Here is a new article from the «SQL for Beginners» series. We have already talked about how to start learning SQL, how to use it to find out the number of active users, calculate the main monetization metrics of our demo project, and determine the structure of user purchases.
This time, let's talk about joining tables.
Join is a basic database tool that is used to link tables based on a specific set of fields. This operation always uses two tables, usually called left (in from) and right (in join), and a join condition.
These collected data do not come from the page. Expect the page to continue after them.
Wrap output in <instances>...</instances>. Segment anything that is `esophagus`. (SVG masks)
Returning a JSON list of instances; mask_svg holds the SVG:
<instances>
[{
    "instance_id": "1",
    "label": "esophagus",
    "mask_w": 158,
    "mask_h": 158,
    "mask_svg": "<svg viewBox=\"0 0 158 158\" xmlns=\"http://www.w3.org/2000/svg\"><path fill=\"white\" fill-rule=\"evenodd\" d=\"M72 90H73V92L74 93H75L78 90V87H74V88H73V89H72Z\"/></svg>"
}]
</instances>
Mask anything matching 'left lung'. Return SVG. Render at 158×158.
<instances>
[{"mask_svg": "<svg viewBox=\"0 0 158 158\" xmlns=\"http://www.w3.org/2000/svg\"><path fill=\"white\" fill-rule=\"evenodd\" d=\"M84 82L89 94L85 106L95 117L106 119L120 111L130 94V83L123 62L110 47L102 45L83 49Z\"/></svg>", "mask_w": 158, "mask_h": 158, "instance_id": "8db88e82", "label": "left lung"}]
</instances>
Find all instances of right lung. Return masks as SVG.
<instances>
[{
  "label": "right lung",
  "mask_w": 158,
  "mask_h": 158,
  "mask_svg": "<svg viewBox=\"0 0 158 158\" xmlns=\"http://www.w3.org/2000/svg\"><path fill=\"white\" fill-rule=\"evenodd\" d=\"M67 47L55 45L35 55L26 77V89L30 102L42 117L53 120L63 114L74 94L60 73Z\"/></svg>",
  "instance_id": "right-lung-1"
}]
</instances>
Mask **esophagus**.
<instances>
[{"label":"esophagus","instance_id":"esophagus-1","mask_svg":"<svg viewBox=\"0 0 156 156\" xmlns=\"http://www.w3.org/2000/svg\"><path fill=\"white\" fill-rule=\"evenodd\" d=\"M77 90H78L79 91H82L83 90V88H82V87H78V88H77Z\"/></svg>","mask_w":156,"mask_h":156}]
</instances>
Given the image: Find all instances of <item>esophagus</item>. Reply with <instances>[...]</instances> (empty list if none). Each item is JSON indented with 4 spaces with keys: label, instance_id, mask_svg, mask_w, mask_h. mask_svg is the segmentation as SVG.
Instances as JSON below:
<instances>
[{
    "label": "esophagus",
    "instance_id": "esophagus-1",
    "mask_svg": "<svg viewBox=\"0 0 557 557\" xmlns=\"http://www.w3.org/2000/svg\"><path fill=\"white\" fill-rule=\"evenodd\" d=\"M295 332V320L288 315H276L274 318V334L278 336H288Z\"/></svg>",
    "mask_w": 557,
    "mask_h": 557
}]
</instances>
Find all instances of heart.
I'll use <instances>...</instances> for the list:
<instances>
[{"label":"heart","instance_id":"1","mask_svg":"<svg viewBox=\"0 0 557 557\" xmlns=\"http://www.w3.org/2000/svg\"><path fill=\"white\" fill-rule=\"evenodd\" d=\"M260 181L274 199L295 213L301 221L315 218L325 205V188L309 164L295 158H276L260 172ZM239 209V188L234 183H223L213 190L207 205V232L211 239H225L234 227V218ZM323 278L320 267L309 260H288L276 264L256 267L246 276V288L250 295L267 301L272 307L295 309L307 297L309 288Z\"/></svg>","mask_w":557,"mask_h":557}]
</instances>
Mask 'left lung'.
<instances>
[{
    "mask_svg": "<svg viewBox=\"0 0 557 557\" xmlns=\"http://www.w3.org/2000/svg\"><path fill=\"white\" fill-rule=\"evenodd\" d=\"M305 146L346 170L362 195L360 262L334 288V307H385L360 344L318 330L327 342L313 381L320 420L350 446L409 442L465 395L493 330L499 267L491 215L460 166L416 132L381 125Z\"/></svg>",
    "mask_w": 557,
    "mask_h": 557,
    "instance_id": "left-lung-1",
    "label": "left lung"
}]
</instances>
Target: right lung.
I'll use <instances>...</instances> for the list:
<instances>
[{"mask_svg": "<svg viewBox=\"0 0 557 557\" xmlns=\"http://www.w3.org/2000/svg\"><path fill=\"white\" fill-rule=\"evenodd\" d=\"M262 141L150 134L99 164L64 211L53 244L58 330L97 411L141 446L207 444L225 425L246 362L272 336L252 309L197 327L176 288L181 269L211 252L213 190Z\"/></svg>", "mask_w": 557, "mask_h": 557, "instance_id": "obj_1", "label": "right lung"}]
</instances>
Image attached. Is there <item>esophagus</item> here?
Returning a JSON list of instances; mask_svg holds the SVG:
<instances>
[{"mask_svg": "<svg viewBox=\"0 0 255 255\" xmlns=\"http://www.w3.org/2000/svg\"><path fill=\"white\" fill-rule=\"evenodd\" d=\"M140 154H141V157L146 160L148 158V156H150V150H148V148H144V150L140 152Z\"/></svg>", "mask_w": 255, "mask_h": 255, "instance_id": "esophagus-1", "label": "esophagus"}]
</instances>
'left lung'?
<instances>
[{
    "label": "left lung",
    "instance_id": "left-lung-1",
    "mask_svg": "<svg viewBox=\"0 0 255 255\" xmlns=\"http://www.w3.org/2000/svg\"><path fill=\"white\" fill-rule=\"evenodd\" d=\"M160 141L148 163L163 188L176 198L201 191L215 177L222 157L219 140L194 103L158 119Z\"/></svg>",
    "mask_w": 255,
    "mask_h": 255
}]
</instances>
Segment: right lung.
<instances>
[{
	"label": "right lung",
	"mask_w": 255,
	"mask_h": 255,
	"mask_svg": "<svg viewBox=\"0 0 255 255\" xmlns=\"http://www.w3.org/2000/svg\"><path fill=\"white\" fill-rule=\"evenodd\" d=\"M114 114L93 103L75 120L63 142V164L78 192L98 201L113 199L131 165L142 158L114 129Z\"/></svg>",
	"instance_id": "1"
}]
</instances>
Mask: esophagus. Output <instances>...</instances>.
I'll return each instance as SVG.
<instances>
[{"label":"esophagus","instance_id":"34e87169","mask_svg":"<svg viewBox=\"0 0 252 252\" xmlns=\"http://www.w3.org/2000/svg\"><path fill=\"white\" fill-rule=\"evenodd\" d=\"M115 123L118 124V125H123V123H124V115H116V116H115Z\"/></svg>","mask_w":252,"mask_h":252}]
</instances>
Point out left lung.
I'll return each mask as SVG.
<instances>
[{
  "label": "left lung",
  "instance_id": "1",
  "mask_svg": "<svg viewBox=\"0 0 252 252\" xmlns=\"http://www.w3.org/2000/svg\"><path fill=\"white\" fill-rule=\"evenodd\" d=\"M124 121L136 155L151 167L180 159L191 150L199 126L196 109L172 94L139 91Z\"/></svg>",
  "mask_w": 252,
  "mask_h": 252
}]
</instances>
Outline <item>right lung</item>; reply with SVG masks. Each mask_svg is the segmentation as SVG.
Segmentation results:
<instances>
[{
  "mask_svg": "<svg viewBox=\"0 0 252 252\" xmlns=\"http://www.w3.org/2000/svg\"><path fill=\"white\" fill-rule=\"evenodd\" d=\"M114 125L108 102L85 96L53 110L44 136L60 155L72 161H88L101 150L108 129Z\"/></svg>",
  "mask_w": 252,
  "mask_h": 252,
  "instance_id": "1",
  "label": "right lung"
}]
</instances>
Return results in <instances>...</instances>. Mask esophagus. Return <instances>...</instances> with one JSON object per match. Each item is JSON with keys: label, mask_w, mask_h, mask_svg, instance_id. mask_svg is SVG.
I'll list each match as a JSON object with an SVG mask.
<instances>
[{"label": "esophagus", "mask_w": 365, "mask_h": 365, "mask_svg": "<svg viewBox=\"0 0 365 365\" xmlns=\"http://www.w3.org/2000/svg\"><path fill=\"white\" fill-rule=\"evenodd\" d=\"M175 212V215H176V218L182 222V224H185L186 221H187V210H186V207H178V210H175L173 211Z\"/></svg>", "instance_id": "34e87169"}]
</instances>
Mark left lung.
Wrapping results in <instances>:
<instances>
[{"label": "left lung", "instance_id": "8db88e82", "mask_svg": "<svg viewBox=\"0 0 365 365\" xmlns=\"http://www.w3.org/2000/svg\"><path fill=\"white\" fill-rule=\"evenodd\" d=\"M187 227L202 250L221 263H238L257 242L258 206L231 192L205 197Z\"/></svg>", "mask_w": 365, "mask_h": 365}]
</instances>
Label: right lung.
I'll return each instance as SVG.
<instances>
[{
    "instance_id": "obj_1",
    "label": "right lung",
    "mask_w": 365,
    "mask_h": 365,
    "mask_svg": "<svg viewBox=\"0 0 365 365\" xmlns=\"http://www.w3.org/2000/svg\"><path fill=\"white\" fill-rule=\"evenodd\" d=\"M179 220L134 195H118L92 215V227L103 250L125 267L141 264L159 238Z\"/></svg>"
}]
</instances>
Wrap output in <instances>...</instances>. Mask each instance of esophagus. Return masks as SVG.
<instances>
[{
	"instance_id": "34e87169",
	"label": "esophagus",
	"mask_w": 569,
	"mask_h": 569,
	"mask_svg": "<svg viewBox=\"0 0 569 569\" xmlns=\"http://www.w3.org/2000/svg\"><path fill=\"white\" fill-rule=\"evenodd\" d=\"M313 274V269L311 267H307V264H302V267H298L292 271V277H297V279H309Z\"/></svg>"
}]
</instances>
select column_names (1..N)
from left_table_name
join right_table_name
on join_condition
There are several basic types of joins, each of which can be used for completely different tasks.
Or more complicated:
Data enrichment
One of the most commonly used tasks performed with join is data enrichment. Let's say we want to know which campaign attracts more paying users . We have a payments table, but there is no data about the campaign that attracted the user. This data is contained in the users table.
In this case, the best solution would be to use left join, which in any case will return all rows from the payments table and add data from the users table.
The condition for our join will be a unique user ID, which is present in both tables.
select p.devtodevid::text as devtodevid, p.eventtime, p.product, u.campaign, u.publisher
from p102968.payments
left join p102968.users on p.devtodevid = u.devtodevid
where eventtime>current_date - interval '7 day'
order by devtodevid, eventtime
As a result, we get a table in which information about the campaign and publisher that brought this user to our project is added to each payment.
Remember that the join will return all columns of both tables. Let's say there are 20 columns in the payments table, and 30 in users. After joining them, we’ll get all 50 columns in the resulting table, so be careful with these operations.
Two events (X and Y)
We are interested to know how many users have sent help to their friends in the last week after joining the clan.
To do this, take the table from p102968. "_ joined the clan" as jc and join it with the inner join p102968. "_ help sent" as hs using(devtodevid).
select count(distinct jc.devtodevid) as "Joined the clan and Help sent users"
from p102968."_joined the clan" as jc
inner join p102968."_help sent" as hs
using(devtodevid)
where jc.eventtime>current_date - interval '7 day'
and hs.eventtime>current_date - interval '7 day'
Inner join allows us to return only those users who completed both the first and second events. We have concatenated tables with using(devtodevid), which is a more compact form of the on jc.devtodevid = hs.devtodevid condition. Also, in the where clauses, we indicated that both events should have happened within the last week.
Funnel from event X to event Y
If we need to find out not just the number of those who have completed both events, but the number of those who joined the clan and those who sent help after entry, we can use the left join for this. In this case, we need not only to correlate the user from the left table with the user from the right on jc.devtodevid = hs.devtodevid, but also take into account that the second event must take place after the first (if the order of actions is important to us). Then we have to add and jc.eventtime < hs.eventtime to the join condition.
select count(distinct jc.devtodevid) as "Joined the clan and Help sent users"
, count(distinct hs.devtodevid) as "Help sent users"
from p102968."_joined the clan" as jc
left join p102968."_help sent" as hs
on jc.devtodevid = hs.devtodevid and jc.eventtime < hs.eventtime
where jc.eventtime>current_date - interval '7 day'
and (hs.eventtime>current_date - interval '7 day' or hs.eventtime is null)
There is one nuance that you may not have noticed – this is the filter condition or hs.eventtime is null. It is necessary here, because as a result of the left join, for users who, after entering the clan, do not have a help event, some of the data (from the second table) will be missing, and therefore filled with null. Without it, our initial condition hs.eventtime> current_date-interval '7 day' would filter out all rows with such users (with null data for the second event), since eventtime = null is not comparable to the date.
Users who didn't perform Y after X
Now let's try to find those users who fell out of our funnel. This is very easy to do using the query above.
We have already mentioned that the result of such a join of the tables will be a list of users who joined the clan and following the sending of help. If the user didn’t send help after joining the clan, then the right hs table will be empty for him.
This means that in order to get users who fell out of the funnel, we just need to find those who have an empty second event. To do this, we simply add and hs.devtodevid is null to the where clause. This request will be called Left exclusive join.
The final query:
select count(distinct jc.devtodevid) as "Joined the clan and Help sent users"
from p102968."_joined the clan" as jc
left join p102968."_help sent" as hs
on jc.devtodevid = hs.devtodevid and jc.eventtime < hs.eventtime
where jc.eventtime>current_date - interval '7 day'
and (hs.venttime>current_date - interval '7 day' or hs.eventtime is null)
and hs.devtodevid is null
P.S
You can combine tables not only by user id, but also by any other columns – dates, countries, product names. With a single query, you can calculate how many active users were there during each day of the month (using the sessions table) and combine it with the table that calculates total revenue (using the payments table) for the same days. Then, in the final table, you can display Active users, Gross for each of the days and calculate ARPDAU (Gross / Active users). We will leave this topic for future articles.